The Internet is a magnificent resource -- and, Internet Archive believes, it has a lot of potential as a free library for researchers, historians, scholars and those who are just plain curious about the world.
And, with a new project, that library is getting bigger. In collaboration with the Internet Archive, Georgetown University academic Kalev Leetaru is in the process of uploading more than 14 million images from more than 2 million public domain e-books (more than 600 million pages) to Flickr.
The books, which are from the Internet Archive's library, span a period of 500 years and are automatically tagged thanks to a tool that scrapes the text before and after each image, making for a fully searchable database.
"Because we have OCR'd [optical character recognition] the books, we have now been able to attach about 500 words before and after each image," Internet Archive wrote in a blog post. "This means you can now see, click and read about each image in the collection. Think full-text search of images!"

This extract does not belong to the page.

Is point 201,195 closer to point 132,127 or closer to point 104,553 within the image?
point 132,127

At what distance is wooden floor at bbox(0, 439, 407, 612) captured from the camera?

Leetaru's contribution was to tap into the part of the Internet Archive's OCR software that recognises pictures in order to exclude them from the e-book scrape. He wrote his own algorithm that looks for the sections of the scanned books that the OCR software omitted and saves each one as a JPG file, capturing the caption and text in the process.
These are then uploaded to Flickr.
"I think one of the greatest things people will do is time travel through the images," Leetaru told the BBC. "Type in the telephone, for example, and you can see that all the initial pictures are of businesspeople, and mostly men. Then you see it morph into more of a tool to connect families. You see another progression with the railroad where in the first images it was all about innovation and progress that was going to change the world, then you see its evolution as it becomes part of everyday life."
Leetaru and the Internet Archive plan to share the code with library partners, allowing them to add to the already extensive archive. Meanwhile, the Internet Archive Book Images Flickr page is available online for anyone to use.